To accomplish this, you will use a Gaussian kernel to create the "features" for a perceptron (see lectures 21-22). For each fold in cross validation, do this as follows (this is only one of many valid experimental designs):

- Normalize all the features of your examples to be in [0,1].
- Randomly choose 10% of the training examples. Call these "exemplars."
- Randomly select another (disjoint set of) 10% of the training examples for a tuning set.
Call this set
*kernelTune*. - The similarity to each exemplar will be the features given to the perceptron.
(Often in kernel-based approaches,
*all*training examples are used as these "exemplars," but to reduce runtime we will be using the "reduced SVM" idea of Lee and Mangasarian mentioned in class.) - We will use the Gaussian kernel as the similarity between two examples, A and B, where Ai and Bi are the ith feature of the examples:
kernel(A, B) = exp {- [ SUM (Ai - Bi)^2] / sigma^2} - We will need to tune the value for
*sigma*. We will simply try {0.03, 0.1, 0.3, 1, 3, 10}.For each candidate value of sigma, (1) create a dataset using the resulting kernel and all examples

*except*the tuning examples in*kernelTune*, (2) have your perceptron code learn on it, and (3) evaluate the perceptron state chosen by "early stopping" on the set*kernelTune*. (Note that we are using two tuning sets in this design, one for choosing sigma and one for deciding when to stop training.)Give your "features" meaningful names like "similarityToPosExample5."
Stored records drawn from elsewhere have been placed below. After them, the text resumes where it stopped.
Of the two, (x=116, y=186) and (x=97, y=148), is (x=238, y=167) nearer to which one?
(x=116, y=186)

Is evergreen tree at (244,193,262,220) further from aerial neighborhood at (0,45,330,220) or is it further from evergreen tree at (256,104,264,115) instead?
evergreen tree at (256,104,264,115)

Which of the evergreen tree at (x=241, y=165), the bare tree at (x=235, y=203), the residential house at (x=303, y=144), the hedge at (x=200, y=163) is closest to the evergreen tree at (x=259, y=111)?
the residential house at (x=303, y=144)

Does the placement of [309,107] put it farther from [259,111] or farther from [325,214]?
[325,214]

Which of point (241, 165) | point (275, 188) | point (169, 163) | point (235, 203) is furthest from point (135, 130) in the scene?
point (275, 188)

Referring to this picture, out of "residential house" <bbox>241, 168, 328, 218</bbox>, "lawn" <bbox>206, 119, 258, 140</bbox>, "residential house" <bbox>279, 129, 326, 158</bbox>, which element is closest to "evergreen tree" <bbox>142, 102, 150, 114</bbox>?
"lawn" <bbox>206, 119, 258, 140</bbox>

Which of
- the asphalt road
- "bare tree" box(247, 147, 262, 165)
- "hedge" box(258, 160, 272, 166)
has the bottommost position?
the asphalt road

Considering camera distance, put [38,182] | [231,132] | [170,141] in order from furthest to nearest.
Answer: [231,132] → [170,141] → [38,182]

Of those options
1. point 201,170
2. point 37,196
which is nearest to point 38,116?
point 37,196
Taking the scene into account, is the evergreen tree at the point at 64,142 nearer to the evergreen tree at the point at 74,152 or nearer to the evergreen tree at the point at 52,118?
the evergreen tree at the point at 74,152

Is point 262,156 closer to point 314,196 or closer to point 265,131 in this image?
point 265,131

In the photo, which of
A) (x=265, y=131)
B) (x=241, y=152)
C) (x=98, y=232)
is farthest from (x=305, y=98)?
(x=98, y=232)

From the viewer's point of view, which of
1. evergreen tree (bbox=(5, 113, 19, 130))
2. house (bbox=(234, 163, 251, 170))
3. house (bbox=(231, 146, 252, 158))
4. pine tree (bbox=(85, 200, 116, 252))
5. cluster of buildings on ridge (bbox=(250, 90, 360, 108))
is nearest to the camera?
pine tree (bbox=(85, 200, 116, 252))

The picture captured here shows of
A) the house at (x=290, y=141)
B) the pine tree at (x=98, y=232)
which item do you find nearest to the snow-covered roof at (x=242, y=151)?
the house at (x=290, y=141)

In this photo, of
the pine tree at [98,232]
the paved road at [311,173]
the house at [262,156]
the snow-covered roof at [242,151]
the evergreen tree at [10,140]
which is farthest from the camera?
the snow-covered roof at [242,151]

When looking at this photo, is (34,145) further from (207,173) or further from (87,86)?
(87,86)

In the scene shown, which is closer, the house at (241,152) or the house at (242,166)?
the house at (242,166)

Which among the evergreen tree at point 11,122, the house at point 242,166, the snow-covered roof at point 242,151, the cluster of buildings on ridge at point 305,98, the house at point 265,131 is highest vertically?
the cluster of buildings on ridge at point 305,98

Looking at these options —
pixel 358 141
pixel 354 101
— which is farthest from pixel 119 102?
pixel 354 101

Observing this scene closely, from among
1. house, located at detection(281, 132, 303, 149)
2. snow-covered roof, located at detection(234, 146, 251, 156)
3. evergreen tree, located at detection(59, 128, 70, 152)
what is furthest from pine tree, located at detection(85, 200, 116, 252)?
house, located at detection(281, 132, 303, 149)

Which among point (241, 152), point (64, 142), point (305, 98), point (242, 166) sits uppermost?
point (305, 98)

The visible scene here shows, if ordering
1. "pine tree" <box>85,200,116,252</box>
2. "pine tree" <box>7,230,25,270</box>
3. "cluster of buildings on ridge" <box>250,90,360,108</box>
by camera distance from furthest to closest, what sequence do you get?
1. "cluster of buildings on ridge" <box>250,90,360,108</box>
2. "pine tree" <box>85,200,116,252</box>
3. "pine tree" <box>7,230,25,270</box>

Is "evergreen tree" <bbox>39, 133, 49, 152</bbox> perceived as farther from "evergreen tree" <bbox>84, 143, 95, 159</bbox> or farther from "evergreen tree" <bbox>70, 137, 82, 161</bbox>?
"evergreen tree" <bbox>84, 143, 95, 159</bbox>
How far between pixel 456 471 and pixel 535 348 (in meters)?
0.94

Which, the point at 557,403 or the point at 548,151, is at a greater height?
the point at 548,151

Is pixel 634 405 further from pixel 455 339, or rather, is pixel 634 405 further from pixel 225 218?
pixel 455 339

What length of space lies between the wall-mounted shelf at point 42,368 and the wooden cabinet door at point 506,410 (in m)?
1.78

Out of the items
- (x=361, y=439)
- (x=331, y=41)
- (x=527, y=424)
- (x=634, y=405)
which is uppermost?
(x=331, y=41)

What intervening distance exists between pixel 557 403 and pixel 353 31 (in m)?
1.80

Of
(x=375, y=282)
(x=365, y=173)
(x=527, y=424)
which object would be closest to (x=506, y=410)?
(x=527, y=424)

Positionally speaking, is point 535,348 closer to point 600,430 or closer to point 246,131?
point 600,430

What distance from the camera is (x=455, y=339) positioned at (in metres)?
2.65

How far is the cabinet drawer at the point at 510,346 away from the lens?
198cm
Report the tune-set accuracies for each of the possibles values for sigma and report the perceptron (only those kernel-features for which the absolute value of the weight is greater than 0.1) that has the highest accuracy on

*kernelTune*.

There is no guarantee that all of these options are equally hard, but you can get full credit regardless of which you choose, so select the ones that are most interesting to you.

We will not be auto-grading this portion of the HW.

- Boosted perceptons for your non-kernel approach above (simply multiply the gradient by the example's current weight
or choose training examples for stochastic gradient descent proportional to their weight)
- Use ID3's information gain to scale the distances in the Gaussian kernel (such scaling
needs to be done separately on each fold of cross validation).
- Use voted perceptrons (see Lecture 20) for both your non-kernel and kernel experiments above.
- Neural networks with hidden units trained with backpropagation
- Use the kernel-based features created above with all of your previous homeworks (should be no need to
rewrite any old algorithms, which is why
*all*is requested here) - Create many
*random*'derived' features, convert your data into these features, and train a perceptron (with weight decay) on this representation. One way to create random features is as follows.*N*(1000, say) times do the following to create a derived feature. For each feature (including the '-1' feature for the threshold) in your dataset used in Part 1, randomly draw a weight in [-3,3], and pass this weighted sum through the sigmoid function (i.e., the 'soft' step function). Don't forget to transform your TESTSET examples the same way. Since these features are random, it is ok to do this ONCE for ALL folds, though also fine to create a fresh set of random features for each fold. - If you have taken a course like CS 525 (Intro to Linear Programming), use linear (or quadratic) programming to implement support vector machines
(if you choose this option, it is fine to use matlab, but you need to write your own code and not simply use some SVM package in Matlab; it
is fine to use an existing LP or QP solver - e.g., see http://en.wikipedia.org/wiki/COIN-OR#CLP)

```
HW3 task.names train_examples.data test_examples.data useGaussianKernel
```

The last argument is Boolean-valued. If it is "true," use the
kernel-based approach developed for the second part of this
homework, otherwise use the perceptron, with weight decay,
using the task's features as the input units.
Your code should print out the test-set accuracy, as well as the "names" of the miscategorized test-set examples. Recall that we name examples by their type and position in the testset, e.g., posTestEx1.